Wednesday, June 17, 2009

Would the new MTA railyard actually accommodate fewer cars? Do the math

You might want to click on the graphic at right and examine the larger version. Taken from Forest City Ratner's 2005 bid to the Metropolitan Transportation Authority (MTA) for the Vanderbilt Yard (see p. 40 of this PDF), it explains, in a clear chart, how the new Vanderbilt Yard would be so much better than its predecessor.

The new yard would have a modern signal system, new employee facilities, new lighting and an enclosure, new toilet servicing options, an improved track structure, and better rail access. And it would accommodate 76 rather than 72 cars.

Except it might not--and that should concern Gov. David Paterson, given his statements on related issues.

Ten-car maximum per track

While the MTA has not publicly released details about the seven-track replacement yard it has accepted, in place of the nine-track yard it was promised, a look at the chart and the schematic drawings suggests that storage capacity would go down.

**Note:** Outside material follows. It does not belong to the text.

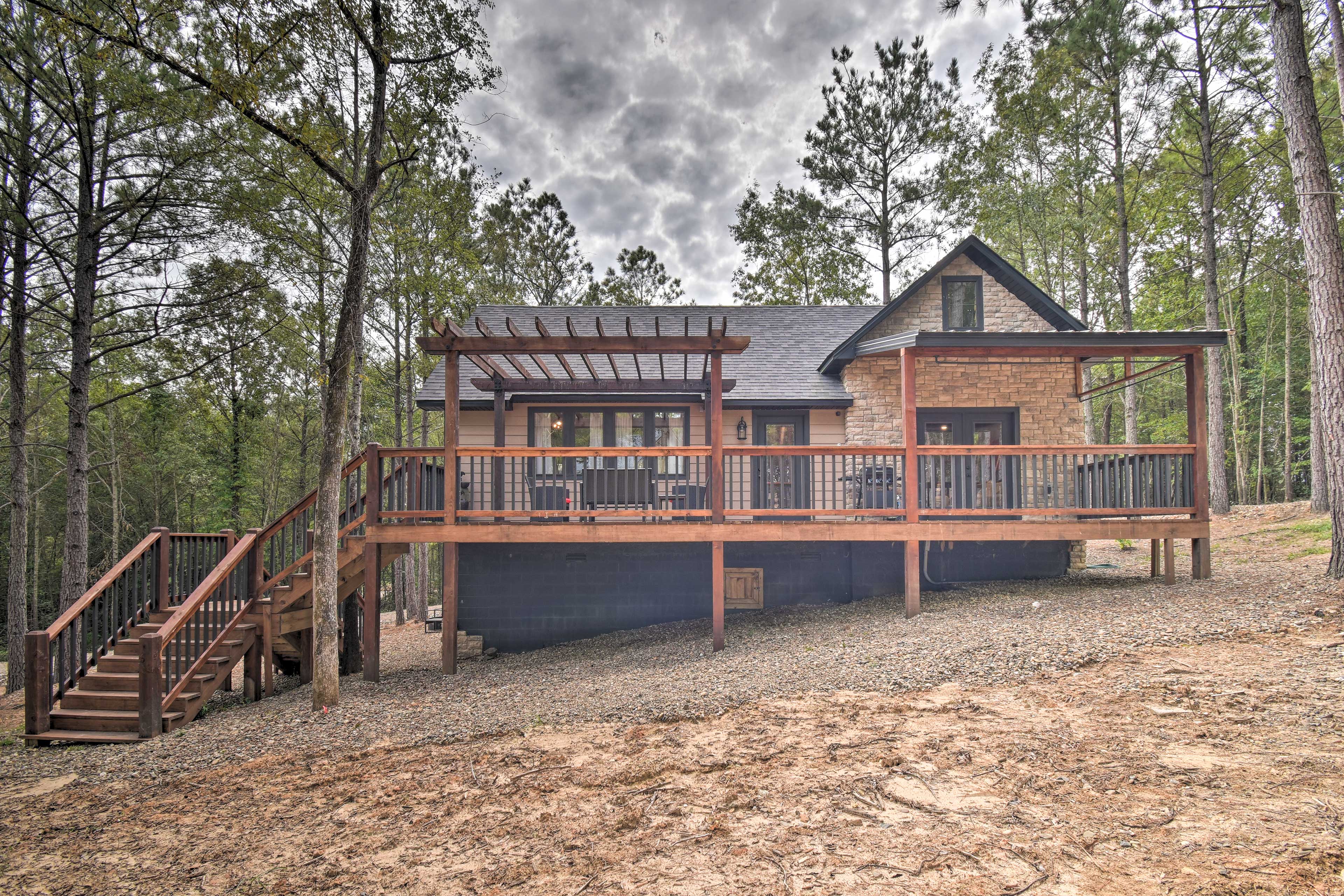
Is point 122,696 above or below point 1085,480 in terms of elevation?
below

Consider that the longest tracks planned in the new yard would accommodate ten cars. There would be two ten-car tracks and seven eight-car tracks, an improvement over the longstanding configuration of ten tracks, but with five of them accommodating only six cars.

However, a reduction to seven tracks, even if each accommodated ten cars, would mean that the new yard would fit 70 cars rather than the 76 promised. And 70 cars may be overoptimistic.

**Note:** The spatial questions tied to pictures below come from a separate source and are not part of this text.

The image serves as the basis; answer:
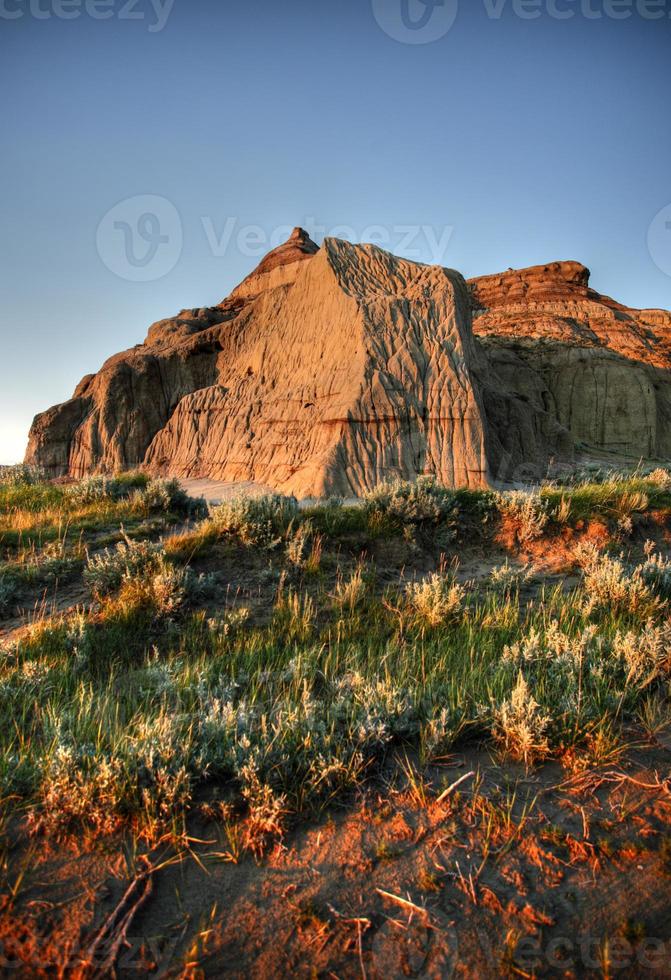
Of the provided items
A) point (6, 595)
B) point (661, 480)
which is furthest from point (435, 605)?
point (661, 480)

Cutting costs; what's the result?

MTA Acting Executive Director Helena Williams testified at the May 29 state Senate oversight hearing that the MTA accommodated Forest City Ratner's request to save money and, after a very long and very technical process, she said, the number of tracks was reduced from nine to seven.

I've also been told the MTA long resisted the plan. That's not surprising, because the storage capacity, as long as none of the seven tracks could accommodate more then ten cars, would go down.

If you look at the graphic below, it doesn't appear that there's any additional capacity in any of the tracks in the new railyard, so it's possible there would be at least five eight-car tracks. With two ten-car tracks, the storage capacity would be reduced to 60. 

And that raises a question: if they plan to cut back on the number of tracks and the storage capacity, what other among the promised benefits would be attenuated?

Paterson: expand capacity

In a speech 9/12/08 about the Moynihan Station project, Paterson announced conditions for moving forward, including:
Ensuring that the Moynihan Station project increases transportation capacity by physically expanding the number of tracks and platforms and instituting operational changes by Long Island Railroad, New Jersey Transit and Amtrak;
(Emphasis added)

That's a station, not a railyard, but the concept is similar. Why should storage capacity in Brooklyn go down rather than up?